(Dataset records)
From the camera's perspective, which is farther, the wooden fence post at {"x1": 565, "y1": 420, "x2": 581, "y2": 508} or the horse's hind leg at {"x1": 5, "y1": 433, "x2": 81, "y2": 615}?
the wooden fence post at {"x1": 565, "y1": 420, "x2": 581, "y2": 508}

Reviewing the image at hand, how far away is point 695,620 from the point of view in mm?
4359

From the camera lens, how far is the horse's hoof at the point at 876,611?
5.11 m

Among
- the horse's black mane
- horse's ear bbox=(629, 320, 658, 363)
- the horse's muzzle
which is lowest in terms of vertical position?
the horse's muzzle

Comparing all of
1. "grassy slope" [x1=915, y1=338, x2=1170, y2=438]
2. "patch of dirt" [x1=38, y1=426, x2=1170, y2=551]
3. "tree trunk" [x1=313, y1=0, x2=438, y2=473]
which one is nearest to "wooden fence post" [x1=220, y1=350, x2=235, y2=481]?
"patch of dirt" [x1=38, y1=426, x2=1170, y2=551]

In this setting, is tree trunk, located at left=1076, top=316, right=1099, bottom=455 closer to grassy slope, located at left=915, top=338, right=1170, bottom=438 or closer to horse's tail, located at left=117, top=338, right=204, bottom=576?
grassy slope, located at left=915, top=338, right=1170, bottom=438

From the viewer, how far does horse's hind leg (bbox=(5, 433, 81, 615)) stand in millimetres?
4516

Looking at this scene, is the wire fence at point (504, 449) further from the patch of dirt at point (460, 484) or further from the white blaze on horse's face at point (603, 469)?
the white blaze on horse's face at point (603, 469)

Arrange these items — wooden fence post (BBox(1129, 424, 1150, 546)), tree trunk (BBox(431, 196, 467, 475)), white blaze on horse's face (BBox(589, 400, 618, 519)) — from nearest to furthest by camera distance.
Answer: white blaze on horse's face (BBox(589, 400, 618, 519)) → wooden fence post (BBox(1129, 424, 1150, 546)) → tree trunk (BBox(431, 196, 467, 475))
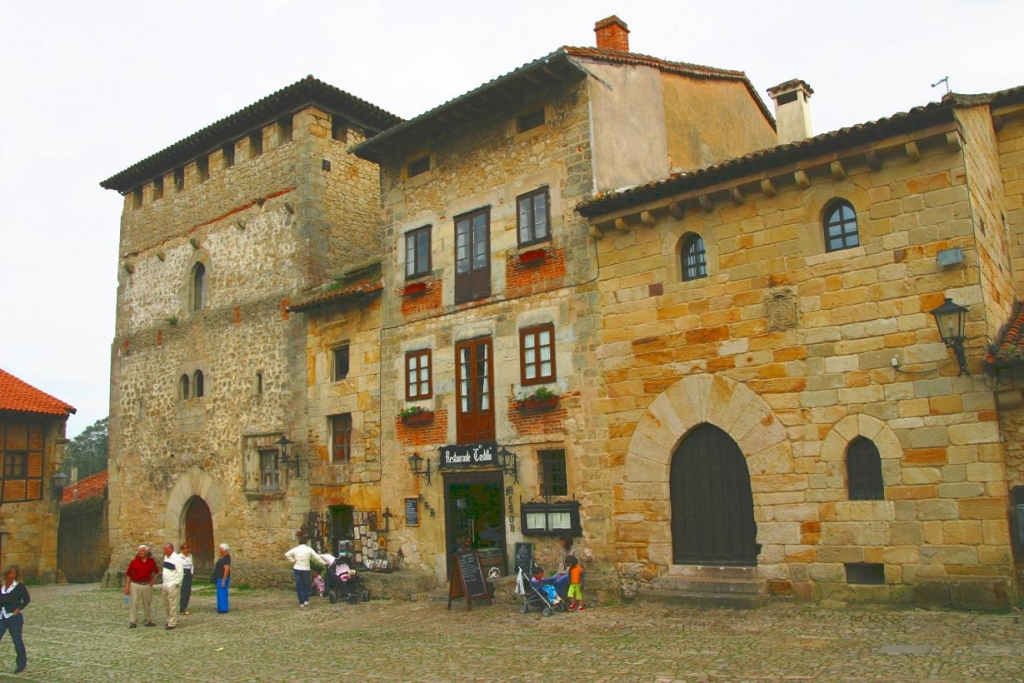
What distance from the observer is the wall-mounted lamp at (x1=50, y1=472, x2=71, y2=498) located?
27.2 meters

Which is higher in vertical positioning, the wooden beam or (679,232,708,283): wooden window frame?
the wooden beam

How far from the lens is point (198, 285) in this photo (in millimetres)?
24516

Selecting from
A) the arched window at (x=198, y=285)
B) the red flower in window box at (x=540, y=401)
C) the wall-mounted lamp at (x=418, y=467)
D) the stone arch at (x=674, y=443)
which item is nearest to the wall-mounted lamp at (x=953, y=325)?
the stone arch at (x=674, y=443)

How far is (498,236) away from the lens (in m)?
17.1

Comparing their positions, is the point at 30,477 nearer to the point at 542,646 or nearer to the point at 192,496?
the point at 192,496

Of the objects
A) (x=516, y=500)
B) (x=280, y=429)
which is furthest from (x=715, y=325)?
(x=280, y=429)

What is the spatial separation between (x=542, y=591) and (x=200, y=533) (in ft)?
41.2

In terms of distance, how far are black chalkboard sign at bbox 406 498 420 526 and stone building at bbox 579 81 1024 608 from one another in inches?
184

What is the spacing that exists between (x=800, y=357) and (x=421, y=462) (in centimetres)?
819

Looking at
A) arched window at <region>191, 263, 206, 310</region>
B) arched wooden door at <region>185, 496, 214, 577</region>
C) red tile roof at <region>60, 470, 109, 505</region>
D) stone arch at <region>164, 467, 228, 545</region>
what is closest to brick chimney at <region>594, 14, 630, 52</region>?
arched window at <region>191, 263, 206, 310</region>

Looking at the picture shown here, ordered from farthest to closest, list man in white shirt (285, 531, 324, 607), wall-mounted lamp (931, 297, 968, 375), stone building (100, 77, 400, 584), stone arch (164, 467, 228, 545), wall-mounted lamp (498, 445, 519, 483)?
stone arch (164, 467, 228, 545)
stone building (100, 77, 400, 584)
man in white shirt (285, 531, 324, 607)
wall-mounted lamp (498, 445, 519, 483)
wall-mounted lamp (931, 297, 968, 375)

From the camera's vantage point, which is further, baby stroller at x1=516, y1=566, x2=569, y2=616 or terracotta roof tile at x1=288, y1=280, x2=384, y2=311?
terracotta roof tile at x1=288, y1=280, x2=384, y2=311

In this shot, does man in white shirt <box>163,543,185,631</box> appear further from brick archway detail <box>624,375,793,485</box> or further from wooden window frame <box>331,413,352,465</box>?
brick archway detail <box>624,375,793,485</box>

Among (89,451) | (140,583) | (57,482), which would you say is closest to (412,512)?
(140,583)
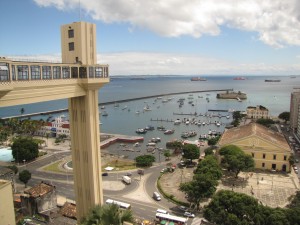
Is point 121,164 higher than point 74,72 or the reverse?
the reverse

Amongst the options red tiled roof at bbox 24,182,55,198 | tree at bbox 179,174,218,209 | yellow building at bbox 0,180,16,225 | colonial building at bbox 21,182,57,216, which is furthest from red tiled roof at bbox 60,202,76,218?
tree at bbox 179,174,218,209

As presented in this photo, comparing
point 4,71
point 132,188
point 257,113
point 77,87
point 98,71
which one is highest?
point 98,71

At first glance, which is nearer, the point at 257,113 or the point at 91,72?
the point at 91,72

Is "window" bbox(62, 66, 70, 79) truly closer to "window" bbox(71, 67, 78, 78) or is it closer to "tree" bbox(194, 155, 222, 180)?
"window" bbox(71, 67, 78, 78)

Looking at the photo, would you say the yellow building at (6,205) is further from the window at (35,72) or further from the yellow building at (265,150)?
the yellow building at (265,150)

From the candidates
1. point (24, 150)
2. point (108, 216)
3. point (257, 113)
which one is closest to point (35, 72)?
point (108, 216)

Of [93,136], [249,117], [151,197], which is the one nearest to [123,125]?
[249,117]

* _Set task_: Copy all of the items above line for line, omitting the pictures.

* _Worked solution_:
From the camera's perspective, which is farther, the wooden fence post at {"x1": 565, "y1": 420, "x2": 581, "y2": 508} or the horse's hind leg at {"x1": 5, "y1": 433, "x2": 81, "y2": 615}?
the wooden fence post at {"x1": 565, "y1": 420, "x2": 581, "y2": 508}

Reviewing the image at hand, how far away is point 695,620 from the point of view in mm?
4359

From the camera lens, how far is the horse's hoof at the point at 876,611?
5.11 m

Among
- the horse's black mane
- horse's ear bbox=(629, 320, 658, 363)
- the horse's muzzle
which is lowest in terms of vertical position?
the horse's muzzle

Comparing all of
1. "grassy slope" [x1=915, y1=338, x2=1170, y2=438]
2. "patch of dirt" [x1=38, y1=426, x2=1170, y2=551]
3. "tree trunk" [x1=313, y1=0, x2=438, y2=473]
which one is nearest to "wooden fence post" [x1=220, y1=350, x2=235, y2=481]?
"patch of dirt" [x1=38, y1=426, x2=1170, y2=551]

In this setting, is tree trunk, located at left=1076, top=316, right=1099, bottom=455 closer to grassy slope, located at left=915, top=338, right=1170, bottom=438 or closer to horse's tail, located at left=117, top=338, right=204, bottom=576?
grassy slope, located at left=915, top=338, right=1170, bottom=438

From the viewer, how far does horse's hind leg (bbox=(5, 433, 81, 615)) stand in millimetres?
4516

Looking at this scene, is the wire fence at point (504, 449) further from the patch of dirt at point (460, 484) or further from the white blaze on horse's face at point (603, 469)?
the white blaze on horse's face at point (603, 469)

Arrange these items — wooden fence post (BBox(1129, 424, 1150, 546)), tree trunk (BBox(431, 196, 467, 475)), white blaze on horse's face (BBox(589, 400, 618, 519)) — from nearest to furthest by camera distance.
Answer: white blaze on horse's face (BBox(589, 400, 618, 519)) → wooden fence post (BBox(1129, 424, 1150, 546)) → tree trunk (BBox(431, 196, 467, 475))
What distance from the observer is the wall-mounted lamp at (x1=50, y1=472, x2=71, y2=498) located?
27.2 meters

Which is higher in vertical positioning, the wooden beam or (679,232,708,283): wooden window frame?
the wooden beam

How far from the lens is point (198, 285) in this photo (in millimetres)?
24516

Selecting from
A) the arched window at (x=198, y=285)
B) the red flower in window box at (x=540, y=401)
C) the wall-mounted lamp at (x=418, y=467)
D) the stone arch at (x=674, y=443)
which item is nearest to the wall-mounted lamp at (x=953, y=325)?
the stone arch at (x=674, y=443)

How far is (498,236) away from the lens (in m)?
17.1

Comparing their positions, is the point at 30,477 nearer to the point at 542,646 or nearer to the point at 192,496?
the point at 192,496

Of the objects
A) (x=516, y=500)
B) (x=280, y=429)
which is furthest from (x=715, y=325)?
(x=280, y=429)

What is the spatial separation between (x=542, y=591) and (x=200, y=533) (in ft)?
41.2

In terms of distance, how far are black chalkboard sign at bbox 406 498 420 526 and stone building at bbox 579 81 1024 608 from one another in inches?
184

What is the spacing that exists between (x=800, y=357) and (x=421, y=462) (in centimetres)?
819

Looking at
A) arched window at <region>191, 263, 206, 310</region>
B) arched wooden door at <region>185, 496, 214, 577</region>
C) red tile roof at <region>60, 470, 109, 505</region>
D) stone arch at <region>164, 467, 228, 545</region>
what is closest to brick chimney at <region>594, 14, 630, 52</region>?
arched window at <region>191, 263, 206, 310</region>

Looking at the picture shown here, ordered from farthest to closest, list man in white shirt (285, 531, 324, 607), wall-mounted lamp (931, 297, 968, 375), stone building (100, 77, 400, 584), stone arch (164, 467, 228, 545), wall-mounted lamp (498, 445, 519, 483)?
stone arch (164, 467, 228, 545)
stone building (100, 77, 400, 584)
man in white shirt (285, 531, 324, 607)
wall-mounted lamp (498, 445, 519, 483)
wall-mounted lamp (931, 297, 968, 375)

From the camera's vantage point, which is further, baby stroller at x1=516, y1=566, x2=569, y2=616 or terracotta roof tile at x1=288, y1=280, x2=384, y2=311?
terracotta roof tile at x1=288, y1=280, x2=384, y2=311

In this shot, does man in white shirt <box>163,543,185,631</box> appear further from brick archway detail <box>624,375,793,485</box> or further from wooden window frame <box>331,413,352,465</box>?
brick archway detail <box>624,375,793,485</box>

Among (89,451) | (140,583) | (57,482), which would you say is closest to (412,512)?
(140,583)
Is point 121,164 higher than point 74,72 or the reverse?
the reverse

Amongst the options red tiled roof at bbox 24,182,55,198 | tree at bbox 179,174,218,209 | yellow building at bbox 0,180,16,225 | colonial building at bbox 21,182,57,216, which is furthest from red tiled roof at bbox 60,202,76,218?
tree at bbox 179,174,218,209

As presented in this photo, comparing
point 4,71
point 132,188
point 257,113
point 77,87
point 98,71
which one is highest?
point 98,71

At first glance, which is nearer, the point at 257,113 or the point at 91,72?
the point at 91,72

Is "window" bbox(62, 66, 70, 79) truly closer to "window" bbox(71, 67, 78, 78) or is it closer to "tree" bbox(194, 155, 222, 180)?
"window" bbox(71, 67, 78, 78)

Looking at the photo, would you say the yellow building at (6,205) is further from the window at (35,72) or further from the yellow building at (265,150)?
the yellow building at (265,150)

From the candidates
1. point (24, 150)
2. point (108, 216)
3. point (257, 113)
which one is closest to point (35, 72)?
point (108, 216)

Of [93,136], [249,117], [151,197], which is the one nearest to [123,125]?
[249,117]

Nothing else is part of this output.